Faszinierend, auch wenn sie sich nicht von Daten ernähren. © Eden, Janine and Jim under cc

Irgendwas ist anders geworden, stellten wir fest und die Zeit wird zeigen, ob das mehr als ein laues Lüftchen ist. Eigentlich könnte man sich bei Facebook entspannt im Sessel zurücklehnen und ein paar Wochen warten. Doch offensichtlich scheint man sogar dort nervös geworden zu sein. Einerseits weiß man selbst sehr gut, wie man Trends und Stimmungen erzeugt und beeinflusst, andererseits kann man es schlecht kontrollieren, wenn sich so ein Trend gegen Facebook selbst richtet und solche Bewegungen können immer ungeahnte Dynamiken annehmen. Das hat niemand gerne, der gerne Kontrolle hat und ausübt.

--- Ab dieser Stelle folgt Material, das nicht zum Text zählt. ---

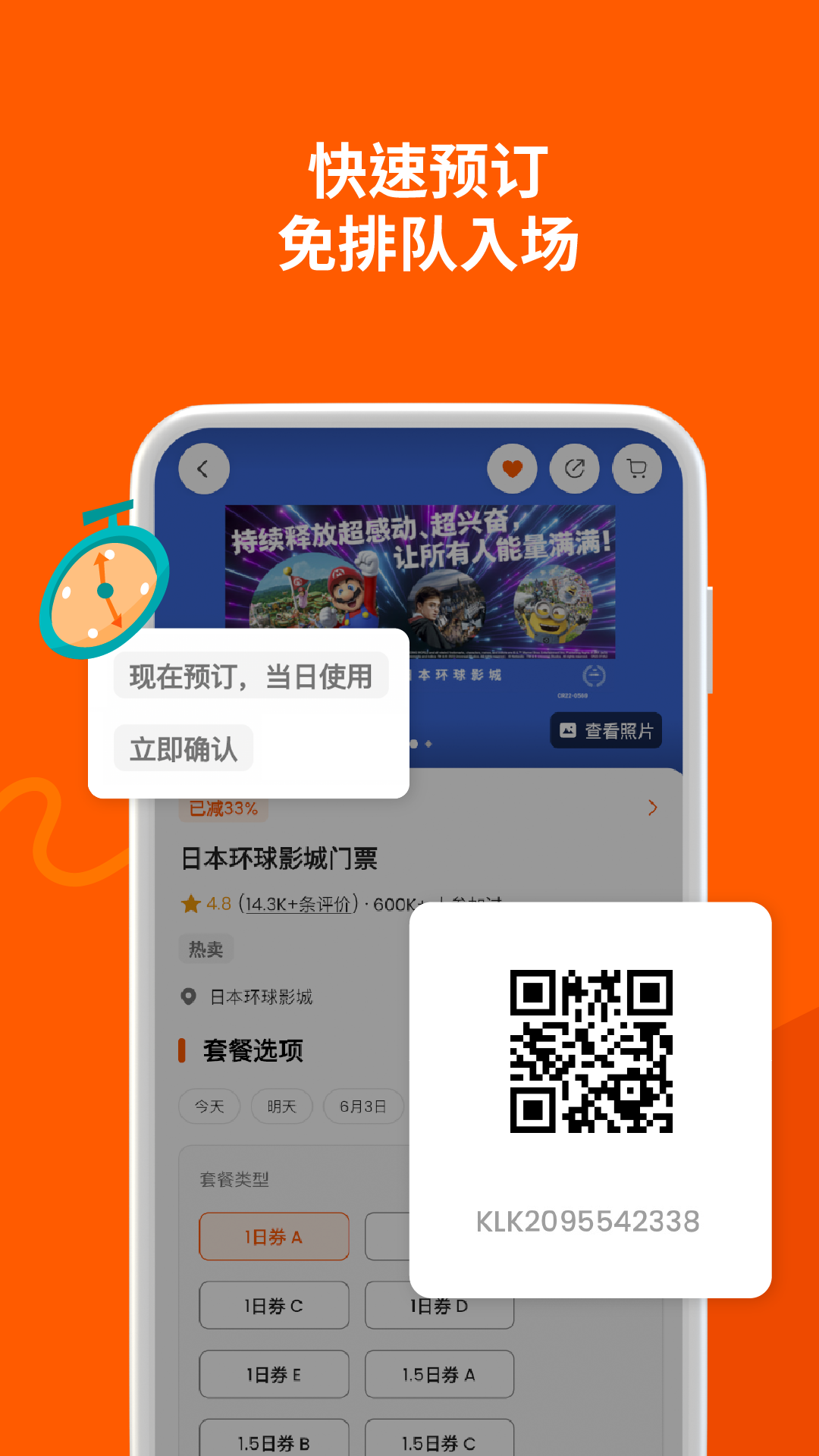 klook客路旅行截图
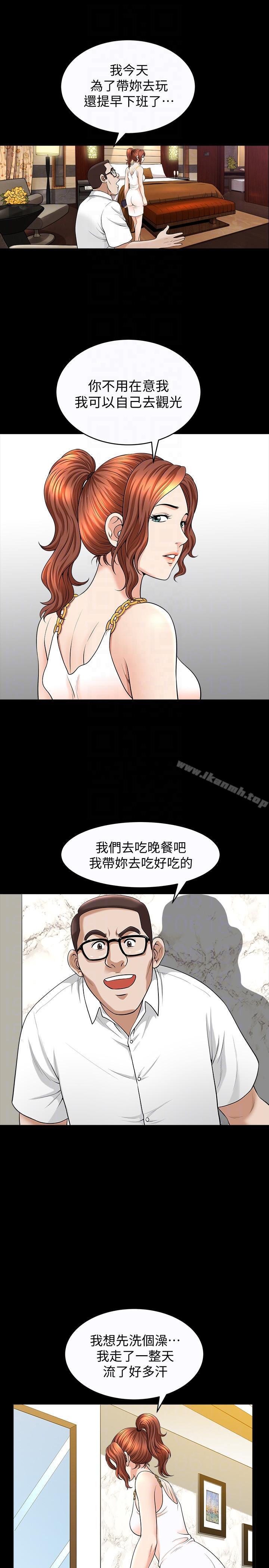 第20话-向敏英袭来的危机-解放一夏-榉树（第9张）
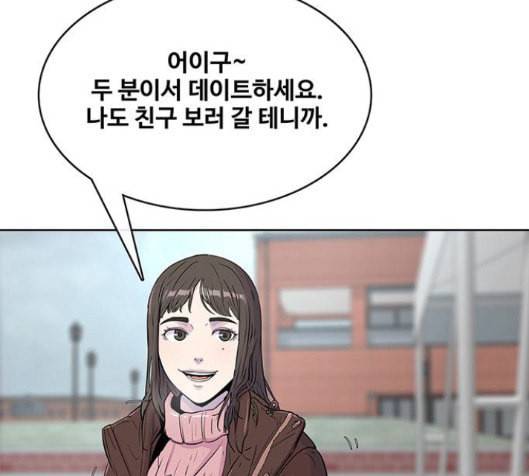 취사병 전설이 되다 62화 109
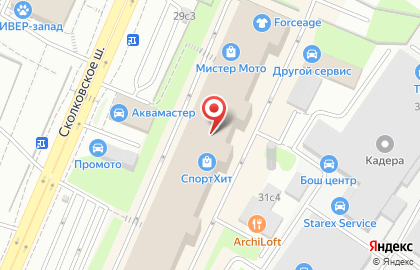 ООО Один XXI на Сколковском шоссе на карте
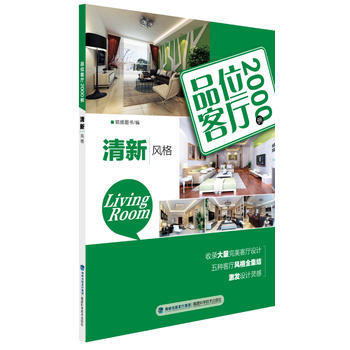 清新风格-品位客厅2000例 9787533543273 pdf epub mobi 电子书 下载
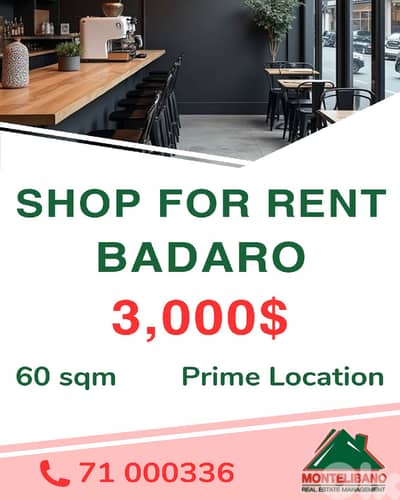 Prime Location 60 sqm Shop For Rent in Badaro (بدارو)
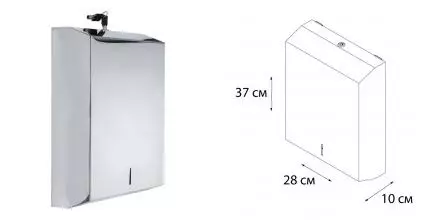 Диспенсер для бумажных полотенец «Fixsen» Hotel FX-31027A на стену матовый хром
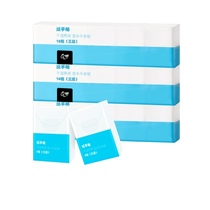 30 packs of handkerchief paper small bag type napkins portable toilet paper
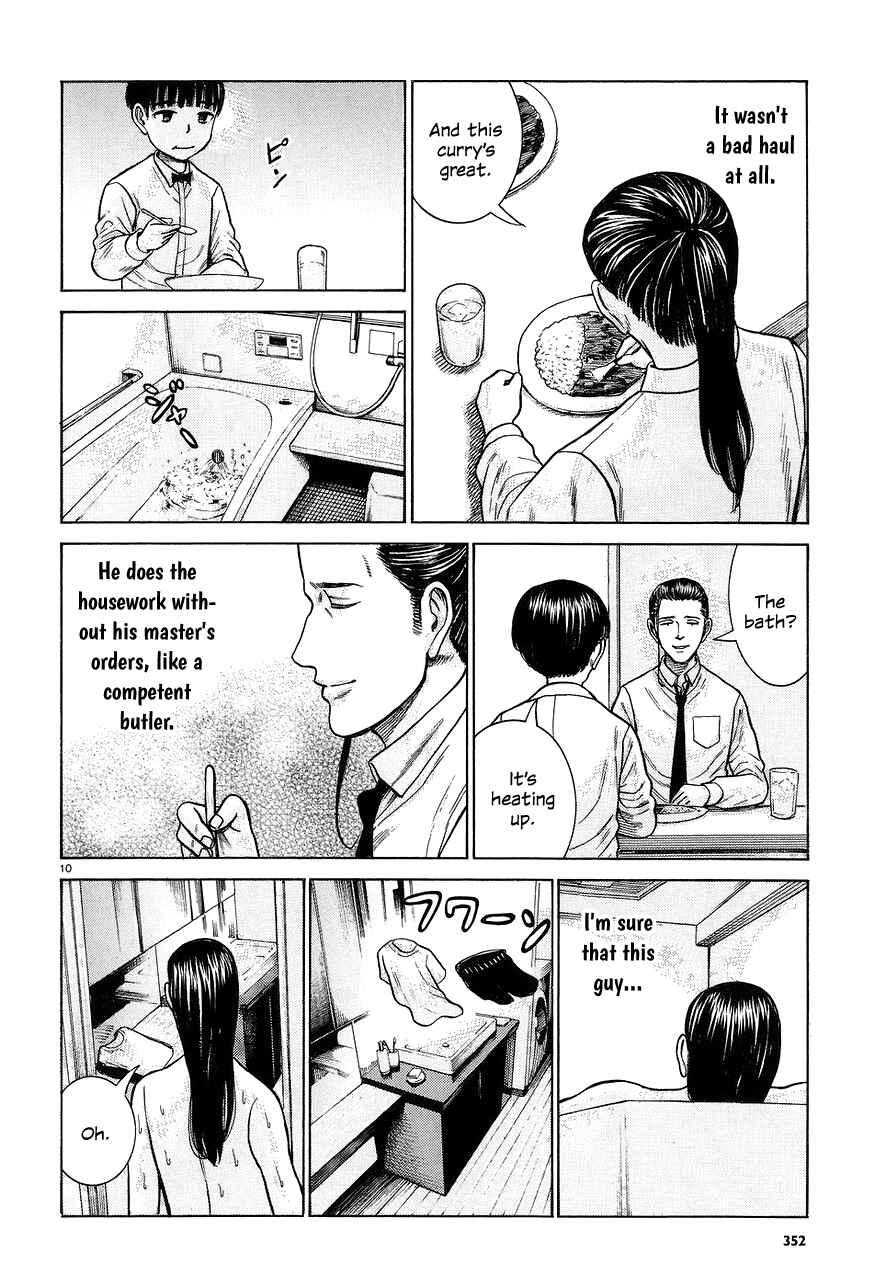 Page 10 Chapter 65 Hinamatsuri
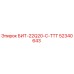 52340643 БИТ-22Q20-C-ТТТ Epiroc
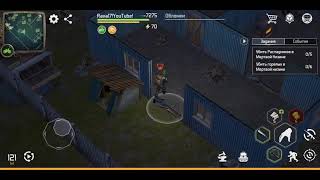 ЗАЧИЩАЮ УБЕЖИЩЕ БОТА KEMORIAN!!!ПРОЛЕТАЮ ЗАБРОШЕННУЮ ЛАЧУГУ!О!!!Dawn of Zombies:Survival.Часть 31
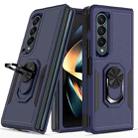 For Samsung Galaxy Z Fold4 2 in 1 PC + TPU Shockproof Phone Case with Ring Bracket(Dark Blue) - 1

Viele sind emotional an Facebook gekettet. TINA, heißt das Prinzip: There is no alternative. Wer bei Facebook ist, ist überwiegend wegen seiner Freunde da. Man ist dort oft mit der ganzen Familie und bekommt manches einfach nicht mit, ist wie von der sozialen Welt abgeschlossen, wenn man kein Social Media Teilnehmer ist, dem man schnell mal eben ein paar Kurznachrichten in Text oder Sprache, Artikel oder Fotos schicken kann. Und alle gleichzeitig wechseln eben nicht, weil einige der Freunde in weiteren Freundeskreisen sind und so weiter. Dazu kommt, dass Facebook nicht mehr das smarte Start-Up Unternehmen ist, sondern ein milliardenschwerer Wirtschaftskonzern, der mit Daten und Informationen handelt und dessen Rohmassen die Daten seiner Nutzer sind. Und wenn sich wirklich ein Konkurrent am Horizont blicken lässt, wie WhatsApp, wird dieser kurzerhand aufgekauft und schon hat Facebook wieder ein paar Datensätze mehr.

Die Krise scheint groß zu sein, denn bei Facebook ist man offenbar nervös, was man daran sieht, dass überhaupt geredet wird. Nichts nach außen dringen zu lassen und nach Möglichkeit wenig Steuern zu bezahlen, ist das Modell der großen Datenkraken wie Facebook und Amazon, denen man es allerdings in Europa auch leicht gemacht hat. Doch interessanter als das was gesagt wird, ist ohnehin oft das, was nicht gesagt wird. Zuckerberg gibt sich reuig und schaltet ganzseitige Anzeigen, dass sich aber an der Praxis des exzessiven Datensammelns zukünftig irgendwas ändern wird, ist mit keiner Silbe erwähnt worden und auch nicht zu erwarten, denn es ist das Geschäftsmodell von Facebook.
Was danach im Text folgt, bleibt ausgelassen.